My understanding is this
-
Split your dataset: Divide your dataset into a training set and a validation/test set. This ensures that you calculate the encodings based only on the training set and avoid data leakage.
-
Calculate the likelihood encodings: For each category in a categorical variable, compute the likelihood of the target variable being in a particular state (e.g., the probability of a certain class label). This can be done by grouping the training data by the category and calculating the mean, median, or any other statistic of the target variable for each category.
-
Apply the encodings to the dataset: Replace the original categorical variable with the calculated encodings. For each category in the variable, replace it with the corresponding encoding value.
From my understanding the following R Code should work
# Load the required libraries
library(dplyr)
# Create a sample data frame with a categorical variable and a target variable
df <- data.frame(feature = c("A", "B", "C", "A", "B", "C"), target = c(1, 0, 1, 0, 1, 0))
# Define a function to perform likelihood encoding
likelihood_encode <- function(data, feature, target) {
# Calculate the mean target value for each level of the feature
means <- data %>%
group_by({{feature}}) %>%
summarise(mean_target = mean({{target}}), .groups = "drop")
# Merge the means back into the original data frame
data_calc <- data %>%
left_join(means, by = join_by(feature))
# Replace the levels of the feature with the mean target values
# Remove the original target variable
data <- data_calc %>%
mutate({{ feature }} := mean_target)
return(data)
}
# Apply the likelihood encoding function to the sample data frame
df_encoded <- likelihood_encode(df, feature, target)

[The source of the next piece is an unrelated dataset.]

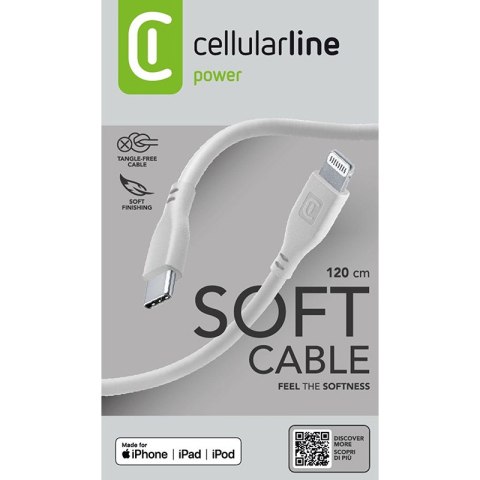 Cellularline Soft Cable - Kabel USB-C do Lightning certyfikat MFi 1.2 m (szary) Cellularline Soft Cable - Kabel USB-C do Lightning certyfikat MFi 1.2 m (szary)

In tidy-models I know you can apply this using something like step_lencode_mixed
. I have two questions
- Is my understanding correct?
- Is it possible to use this in conjunction with tokenization. For example if i am trying to categorize something such as UFO landings and I have all the street addresses in the world. I would tokenize the address by word for example then calculate the likelihood. In theory the street name would have a higher likelihood than say the number. I am asking this as I know GBMs for example tend to have degraded performance with high dimensional datasets.
Thank you for your time